*** Opening Dataset records ***
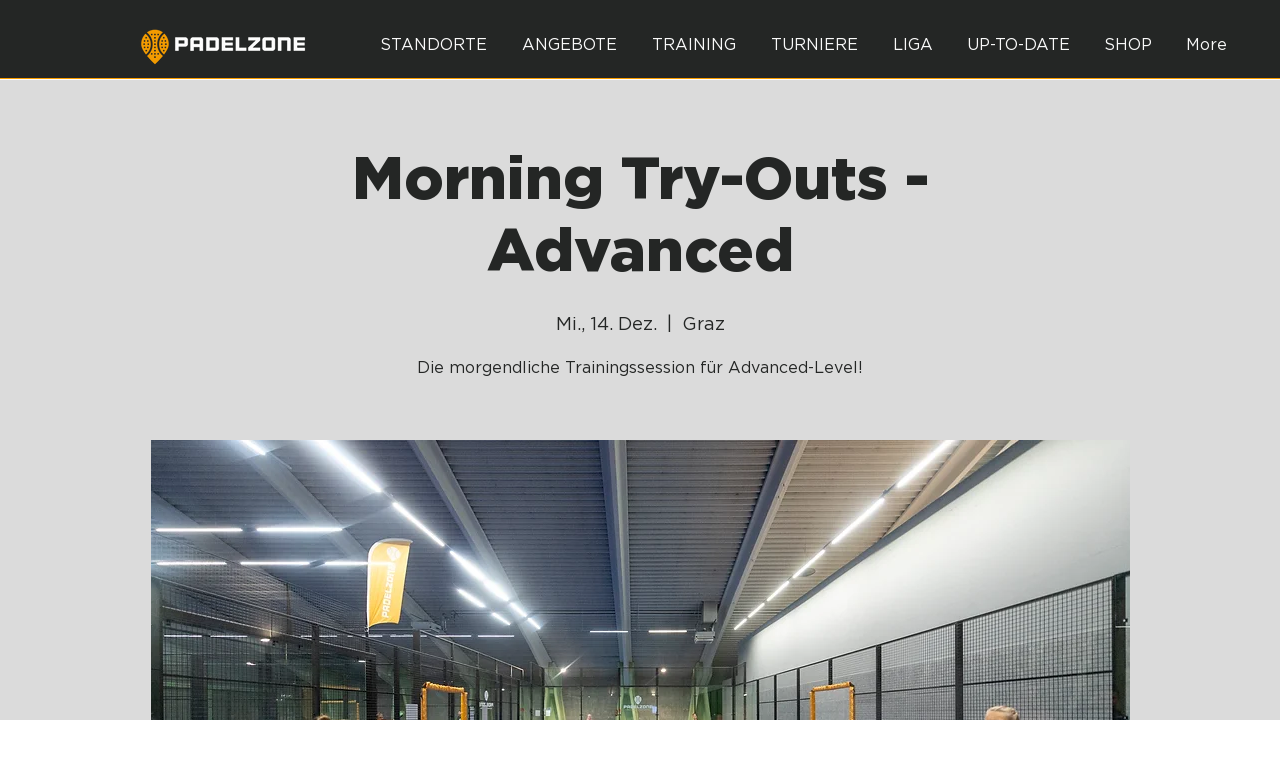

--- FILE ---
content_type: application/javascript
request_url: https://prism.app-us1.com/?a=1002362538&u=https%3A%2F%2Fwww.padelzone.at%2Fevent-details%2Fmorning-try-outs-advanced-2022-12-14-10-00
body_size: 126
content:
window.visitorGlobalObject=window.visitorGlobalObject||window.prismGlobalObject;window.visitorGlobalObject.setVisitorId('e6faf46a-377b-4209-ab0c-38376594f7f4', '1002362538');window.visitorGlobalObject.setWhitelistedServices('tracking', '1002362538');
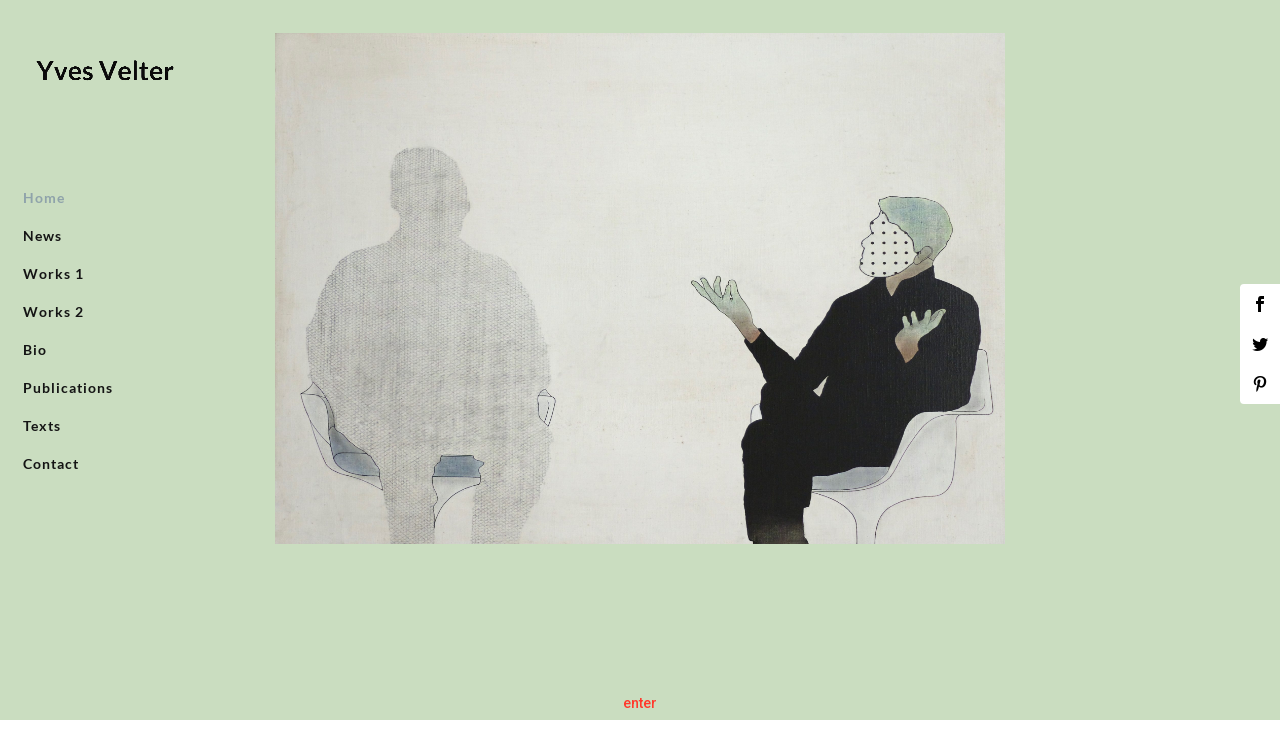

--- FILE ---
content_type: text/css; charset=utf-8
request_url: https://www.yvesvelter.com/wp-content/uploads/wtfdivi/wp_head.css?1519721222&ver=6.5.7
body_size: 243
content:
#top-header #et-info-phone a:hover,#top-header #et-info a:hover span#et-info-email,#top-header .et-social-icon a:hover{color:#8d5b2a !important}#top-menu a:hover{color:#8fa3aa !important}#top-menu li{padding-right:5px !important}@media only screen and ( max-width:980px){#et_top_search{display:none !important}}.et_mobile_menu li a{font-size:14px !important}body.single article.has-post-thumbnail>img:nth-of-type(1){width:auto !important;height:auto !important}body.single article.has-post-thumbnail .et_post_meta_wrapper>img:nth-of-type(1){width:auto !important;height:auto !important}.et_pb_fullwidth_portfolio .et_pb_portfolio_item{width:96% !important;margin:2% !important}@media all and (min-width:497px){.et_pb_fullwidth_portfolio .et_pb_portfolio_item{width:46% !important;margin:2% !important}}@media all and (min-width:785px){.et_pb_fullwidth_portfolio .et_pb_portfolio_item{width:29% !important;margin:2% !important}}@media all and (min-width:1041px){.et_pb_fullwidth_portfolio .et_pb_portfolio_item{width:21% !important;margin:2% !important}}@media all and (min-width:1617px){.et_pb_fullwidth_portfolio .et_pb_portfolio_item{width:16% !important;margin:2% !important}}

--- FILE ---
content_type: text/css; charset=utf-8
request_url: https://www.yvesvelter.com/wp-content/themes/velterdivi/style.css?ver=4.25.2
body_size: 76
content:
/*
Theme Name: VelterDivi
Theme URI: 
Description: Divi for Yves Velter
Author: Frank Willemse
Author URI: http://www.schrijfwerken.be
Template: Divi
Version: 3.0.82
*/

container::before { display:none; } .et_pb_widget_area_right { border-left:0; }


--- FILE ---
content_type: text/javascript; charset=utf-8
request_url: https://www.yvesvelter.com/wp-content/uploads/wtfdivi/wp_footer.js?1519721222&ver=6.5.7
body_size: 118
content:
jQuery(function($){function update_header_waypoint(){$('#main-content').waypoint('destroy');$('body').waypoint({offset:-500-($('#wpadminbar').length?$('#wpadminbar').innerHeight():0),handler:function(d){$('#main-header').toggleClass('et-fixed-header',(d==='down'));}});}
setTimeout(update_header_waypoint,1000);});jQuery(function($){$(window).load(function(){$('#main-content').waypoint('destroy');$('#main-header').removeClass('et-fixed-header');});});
*** Closing Dataset records ***
Copy out every line in the records where the word "https" is found.

request_url: https://prism.app-us1.com/?a=1002362538&u=https%3A%2F%2Fwww.padelzone.at%2Fevent-details%2Fmorning-try-outs-advanced-2022-12-14-10-00
request_url: https://www.yvesvelter.com/wp-content/uploads/wtfdivi/wp_head.css?1519721222&ver=6.5.7
request_url: https://www.yvesvelter.com/wp-content/themes/velterdivi/style.css?ver=4.25.2
request_url: https://www.yvesvelter.com/wp-content/uploads/wtfdivi/wp_footer.js?1519721222&ver=6.5.7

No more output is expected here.